=== Texto fornecido ===
Noizz

Rui Baião

Rui Baião, escritor nascido em 1953 (Lisboa), para além da obra literária como poeta – em que se destacam os livros Aqueduto (& etc, 1985), Maligno (frenesi, 1991), Nuez (com Paulo Nozolino, frenesi, 2003) e bone lonely (com Paulo Nozolino, Steidl – Göttingen, 2011) – partilhou com Al Berto e Paulo da Costa Domingos a organização da antologia de referência Sião (frenesi, 1987).

Os sinais que a sua escrita patenteia são os de uma realidade cataclísmica, que tanto pode remeter para uma “estética” musical noise como para a tentativa frustrada de sintonização de um emissor de rádio. De um outro ângulo, o estritamente sociopolítico, está-se perante um decalque e arrancamento brutal da linguagem usada nos hodiernos simulacros de comunicação e entendimento em sociedade. Nisto, toda a sua obra se tem mostrado de uma coerência estilística não-negociável, que Noizz vem confirmar.

 

 

Excerto

de cabeça perdida para baixo. diz respeito
a todo o condomínio. a cartada
aí ao trâmite. a completa desonra
a que a semântica chegou. em boa morte
tal sorte consensual de risada fácil
em lume brando. uns peixes em carne viva.
flutuam fora de portas. a lendária ara se
os indícios fossem. figuras tristes certos
vícios nem que às nove em ponto. o voo
rasante dissesse ao emaranhado. rio acima
rio abaixo. sem ser por mal. a leve rispidez
de mariquinhas pé de salsa. de um momento
para o outro um segredo colorau. uns gritos
à luz dos obstáculos. uns artolas do caralho.
===
» **Objetivo da tarefa**
Resuma em duas frases o texto sobre Rui Baião.
=== Secção de dados ===
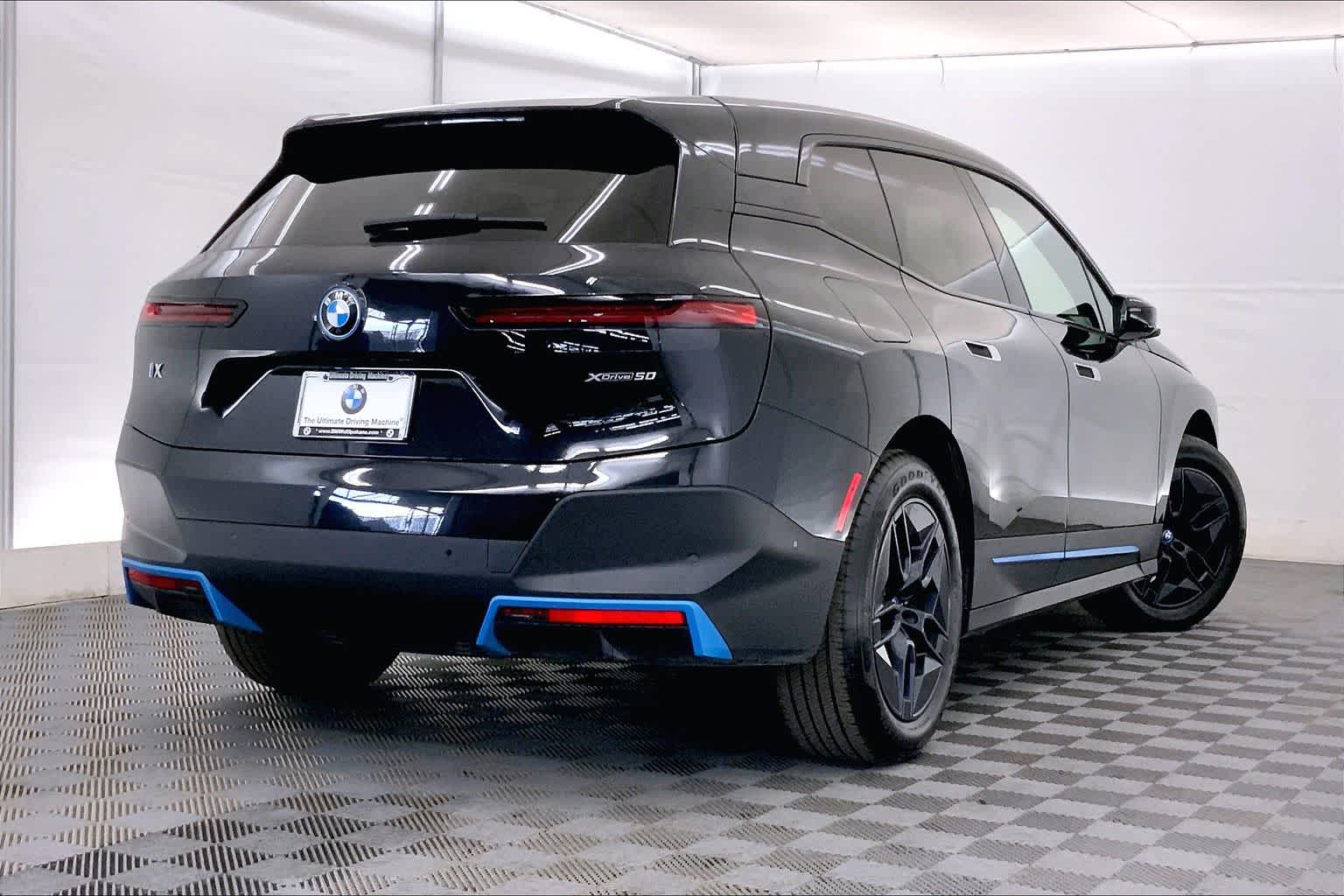 Thumbnail: 2024 BMW iX - 21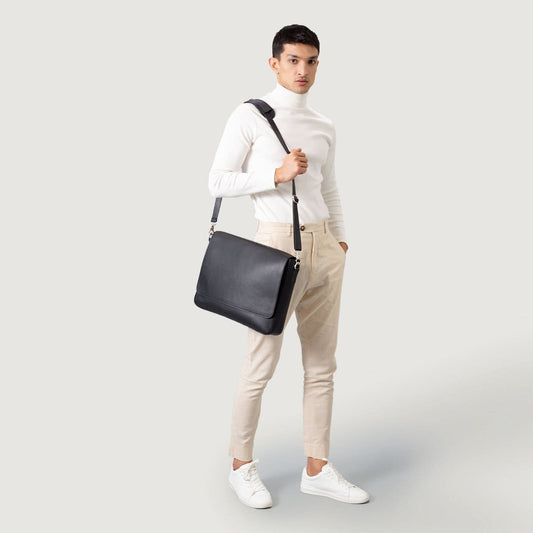 The Carismatico Black Leather Messenger Bag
===
» **Resposta do exercício**
Rui Baião, escritor nascido em Lisboa em 1953, é autor de livros de poesia como Aqueduto, Maligno, Nuez e bone lonely e organizou, com Al Berto e Paulo da Costa Domingos, a antologia Sião (frenesi, 1987). A sua escrita mostra sinais de uma realidade cataclísmica e faz um decalque e arrancamento brutal da linguagem dos simulacros de comunicação em sociedade, numa coerência estilística que Noizz vem confirmar.